To his disappointment, there was not enough tissue to sequence the cancer cells to reveal the genetic insults that made his own cells spin out of control, perhaps as a result of sunlight or even too much stress. Although Venter jokes that the only stress he gets is from Huang analysing his genome, he has a complicated private life (two ex-wives, a 29-year-old son and a girlfriend), lectures around the world, runs two institutes with 500 staff, a foundation and a new biotech company, and goes on expeditions that combine his passions for sailing with sequencing genes from seawater, all while writing his autobiography.
So what does his code tell him, other than that he does indeed have blue eyes? For one thing, he is now taking a statin drug, after finding a variant of a gene that puts him at risk of heart disease. But the big picture is mind-bogglingly complex. 'There are more than 300 genes that contribute to blood pressure regulation alone,' Venter tells me.
'People say there are things like "colon cancer genes". There are not. We all have the same genes, but with variation in their spelling.' As he puts it, 'It is perfectly clear that it is not clear.' And even if we understood it all, he admits, there is still the influence of the environment to reckon with. 'I don't worry about what people will find in my genome because it is so hard to interpret.'
What we really need to do to dis-entangle nature and nurture is to sequence the genomes of millions of people as they go about the business of living and dying; only then will we will see which bits of DNA really count. To bring forward the day of personal genomics, Venter has put some of his foundation's money into a scheme to give a $10 million prize to the first person to develop a way to sequence a genome for $1,000.

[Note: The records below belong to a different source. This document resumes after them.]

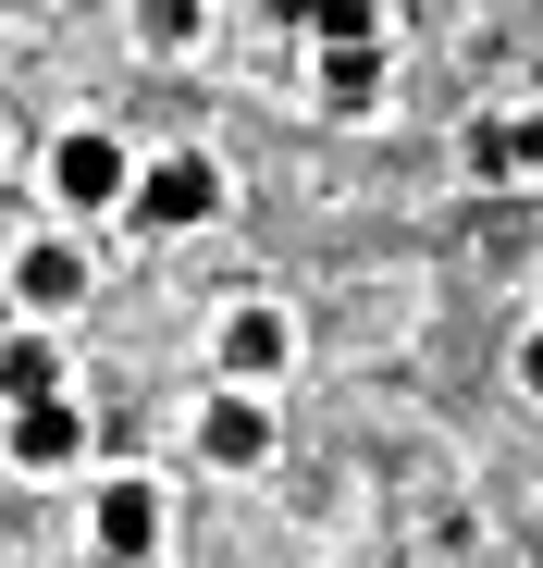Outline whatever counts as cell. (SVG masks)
Segmentation results:
<instances>
[{
  "label": "cell",
  "mask_w": 543,
  "mask_h": 568,
  "mask_svg": "<svg viewBox=\"0 0 543 568\" xmlns=\"http://www.w3.org/2000/svg\"><path fill=\"white\" fill-rule=\"evenodd\" d=\"M124 211H136L148 235H198V223L223 211V161H198V149H173V161H148V173L124 185Z\"/></svg>",
  "instance_id": "cell-1"
},
{
  "label": "cell",
  "mask_w": 543,
  "mask_h": 568,
  "mask_svg": "<svg viewBox=\"0 0 543 568\" xmlns=\"http://www.w3.org/2000/svg\"><path fill=\"white\" fill-rule=\"evenodd\" d=\"M124 185H136V161H124V136H100V124H74V136L50 149V199H62V211H124Z\"/></svg>",
  "instance_id": "cell-2"
},
{
  "label": "cell",
  "mask_w": 543,
  "mask_h": 568,
  "mask_svg": "<svg viewBox=\"0 0 543 568\" xmlns=\"http://www.w3.org/2000/svg\"><path fill=\"white\" fill-rule=\"evenodd\" d=\"M86 556H100V568H148V556H161V483H100V507H86Z\"/></svg>",
  "instance_id": "cell-3"
},
{
  "label": "cell",
  "mask_w": 543,
  "mask_h": 568,
  "mask_svg": "<svg viewBox=\"0 0 543 568\" xmlns=\"http://www.w3.org/2000/svg\"><path fill=\"white\" fill-rule=\"evenodd\" d=\"M0 445H13V469H74V457H86V408H74L62 384H50V396H13Z\"/></svg>",
  "instance_id": "cell-4"
},
{
  "label": "cell",
  "mask_w": 543,
  "mask_h": 568,
  "mask_svg": "<svg viewBox=\"0 0 543 568\" xmlns=\"http://www.w3.org/2000/svg\"><path fill=\"white\" fill-rule=\"evenodd\" d=\"M211 346H223V384H272V371H285V358H297V322H285V310H272V297H235Z\"/></svg>",
  "instance_id": "cell-5"
},
{
  "label": "cell",
  "mask_w": 543,
  "mask_h": 568,
  "mask_svg": "<svg viewBox=\"0 0 543 568\" xmlns=\"http://www.w3.org/2000/svg\"><path fill=\"white\" fill-rule=\"evenodd\" d=\"M198 457H211V469H259V457H272V396H259V384H223L211 420H198Z\"/></svg>",
  "instance_id": "cell-6"
},
{
  "label": "cell",
  "mask_w": 543,
  "mask_h": 568,
  "mask_svg": "<svg viewBox=\"0 0 543 568\" xmlns=\"http://www.w3.org/2000/svg\"><path fill=\"white\" fill-rule=\"evenodd\" d=\"M321 112H383V38H321Z\"/></svg>",
  "instance_id": "cell-7"
},
{
  "label": "cell",
  "mask_w": 543,
  "mask_h": 568,
  "mask_svg": "<svg viewBox=\"0 0 543 568\" xmlns=\"http://www.w3.org/2000/svg\"><path fill=\"white\" fill-rule=\"evenodd\" d=\"M13 297H25V310H74V297H86V247H74V235H38V247L13 260Z\"/></svg>",
  "instance_id": "cell-8"
},
{
  "label": "cell",
  "mask_w": 543,
  "mask_h": 568,
  "mask_svg": "<svg viewBox=\"0 0 543 568\" xmlns=\"http://www.w3.org/2000/svg\"><path fill=\"white\" fill-rule=\"evenodd\" d=\"M211 38V0H136V50H161V62H186Z\"/></svg>",
  "instance_id": "cell-9"
},
{
  "label": "cell",
  "mask_w": 543,
  "mask_h": 568,
  "mask_svg": "<svg viewBox=\"0 0 543 568\" xmlns=\"http://www.w3.org/2000/svg\"><path fill=\"white\" fill-rule=\"evenodd\" d=\"M383 13H396V0H297L309 38H383Z\"/></svg>",
  "instance_id": "cell-10"
},
{
  "label": "cell",
  "mask_w": 543,
  "mask_h": 568,
  "mask_svg": "<svg viewBox=\"0 0 543 568\" xmlns=\"http://www.w3.org/2000/svg\"><path fill=\"white\" fill-rule=\"evenodd\" d=\"M50 384H62L50 334H13V346H0V396H50Z\"/></svg>",
  "instance_id": "cell-11"
},
{
  "label": "cell",
  "mask_w": 543,
  "mask_h": 568,
  "mask_svg": "<svg viewBox=\"0 0 543 568\" xmlns=\"http://www.w3.org/2000/svg\"><path fill=\"white\" fill-rule=\"evenodd\" d=\"M506 161H519V173L543 185V112H519V124H506Z\"/></svg>",
  "instance_id": "cell-12"
},
{
  "label": "cell",
  "mask_w": 543,
  "mask_h": 568,
  "mask_svg": "<svg viewBox=\"0 0 543 568\" xmlns=\"http://www.w3.org/2000/svg\"><path fill=\"white\" fill-rule=\"evenodd\" d=\"M519 396H543V322L519 334Z\"/></svg>",
  "instance_id": "cell-13"
}]
</instances>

But even before his greatest accomplishment has been unveiled, he is already on to the next big project, the ultimate expression of his scientific swagger: his efforts have moved from reading DNA to writing it. He is leading the first attempt to create artificial life.
First, he has read the genetic code of a microbe found in human genitalia to an unprecedented degree of accuracy. Now, he and Smith are leading a team that is trying to rebuild it in the laboratory, including a few DNA markers and other genes to show that this bug is their own work, the first living species designed by man.
There are still many unknowns. Journalists have often asked if the creation of artificial life is a step too far, whether Venter and his team are 'playing God'. ('We don't play,' Smith likes to joke.) But Venter has given this serious thought, already having had a team of ethical and religious experts ponder the implications of a made-to-order organism. If the project is successful, he might then be able to customise bugs to do clever things, such as harness sunlight for renewable energy, or even eat greenhouse gases to curb climate change.
Venter is now eager to push on: 'We will throw the soup together, give it a lightning bolt and see if we can start forming cells that have the machinery for self-replication.' He will then hold his breath and see whether one or more microbes among the 100,000 million 'boots up' with a strand of man-made DNA and starts metabolising and multiplying, according to his version of life's recipe. One day in Rockville, sometime soon, Craig Venter may just recreate Genesis in a test tube. And heaven only knows what his critics will say to that.